An alliance of global energy and industrial giants has increased its own green hydrogen commissioning target by tens of gigawatts while simultaneously lauding the role renewables is set to play.
The UN-supported Green Hydrogen Catapult (GHC) was launched late last year by energy companies including ACWA Power, Iberdrola, CWP Renewables and Ørsted, immediately establishing a target of commissioning 25GW of green hydrogen facilities by 2026.
But during yesterday’s Energy Day of the COP26 climate summit in Glasgow, officials from the GHC revealed that the alliance was to drastically increase its target, committing to bringing 45GW of green hydrogen electrolyser capacity to a final investment decision by 2026 and commissioning by 2027.
To illustrate the scale of the challenge at hand, the Catapult said yesterday that there is currently just 3GW of green hydrogen projects globally at the final investment decision stage.
“To a certain extent, this is a leap of faith,” said Alex Hewitt, chief executive at renewables developer CWP. But, Hewitt said, that leap of faith was vital due to the long lead times associated with projects of the size and scale being discussed and with gigawatts of green hydrogen capacity needed by the late 2020s to begin decarbonising hard to abate sectors such as shipping and aviation.
Hewitt added that the potential market for green hydrogen was “enormous”, indicating that various estimates have suggested the green hydrogen sector could be valued at between US$8 – 12 trillion as economies progress towards net zero targets.
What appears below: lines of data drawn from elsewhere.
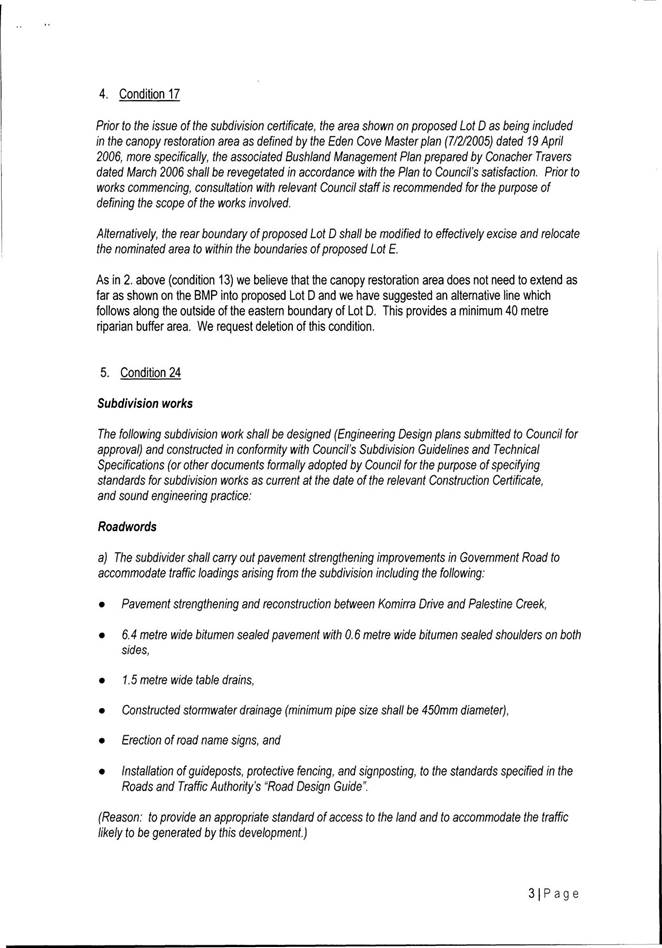 4. Condition 17

Prior to the issue of the subdivision certificate, the area shown on proposed Lot D as being included in the canopy restoration area as defined by the Eden Cove Master plan (7/2/2005) dated 19 April 2006, more specifically, the associated Bushland Management Plan prepared by Conacher Travers dated March 2006 shall be revegetated in accordance with the Plan to Council's satisfaction. Prior to works commencing, consultation with relevant Council staff is recommended for the purpose of defining the scope of the works involved.

Alternatively, the rear boundary of proposed Lot D shall be modified to effectively excise and relocate the nominated area to within the boundaries of proposed Lot E.

As in 2. above (condition 13) we believe that the canopy restoration area does not need to extend as far as shown on the BMP into proposed Lot D and we have suggested an alternative line which follows along the outside of the eastern boundary of Lot D. This provides a minimum 40 metre riparian buffer area. We request deletion of this condition.

5. Condition 24

Subdivision works

The following subdivision work shall be designed (Engineering Design plans submitted to Council for approval) and constructed in conformity with Council's Subdivision Guidelines and Technical Specifications (or other documents formally adopted by Council for the purpose of specifying standards for subdivision works as current at the date of the relevant Construction Certificate, and sound engineering practice:

Roadwords

a) The subdivider shall carry out pavement strengthening improvements in Government Road to accommodate traffic loadings arising from the subdivision including the following:

• Pavement strengthening and reconstruction between Komirra Drive and Palestine Creek,

• 6.4 metre wide bitumen sealed pavement with 0.6 metre wide bitumen sealed shoulders on both sides,

• 1.5 metre wide table drains,

• Constructed stormwater drainage (minimum pipe size shall be 450mm diameter),

• Erection of road name signs, and

• Installation of guideposts, protective fencing, and signposting, to the standards specified in the Roads and Traffic Authority's "Road Design Guide".

(Reason: to provide an appropriate standard of access to the land and to accommodate the traffic likely to be generated by this development.)

3 | P a g e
Despite the clear use case for green hydrogen, the market remains relatively nascent. Electrolysers entering commercial operation now are limited to the tens of megawatts in capacity, most of which are pilot projects launched with the backing of utilities and/or oil and gas majors.
But, Hewitt said, the green hydrogen sector is not seeking state subsidies or handouts. “We don’t want governments throwing US$50 million or US$100 million here and there for R&D… that’s not the answer,” he said.
Instead, the Catapult stressed the need for stability in policy, indicating that the private sector will “rise to the tech challenge” and scale up “incredibly rapidly”.
What’s needed is for policy to be focused on securing the end use for green hydrogen and to establish confidence. “We need leadership, courage and speed. All of which comes from governments,” Hewitt said.
Other members of the GHC speaking on the panel yesterday included mining major Fortescue Future Industries CEO Julie Shuttleworth and Iberdrola director of climate change Gonzalo Saenz De Miera, the latter of whom described green hydrogen as the “perfect complement” to deep electrification via renewables before indicating that one of the major hurdles that needed to be addressed was how gigawatts of electrolyser capacity will be powered.
Hewitt noted that if total renewables generating capacity needed to increase four- or five-fold in the coming decades to decarbonise power generation, then a further factor of one needs to be added for green hydrogen alone.
Another contributing factor to the growth of green hydrogen will be a perceived competition with ‘blue’ hydrogen and other generation methods. Hewitt and Shuttleworth both stressed the need for a globally-accepted “green stamp”, based on the emissions intensity of how hydrogen is generated, with governments only endorsing pure green hydrogen.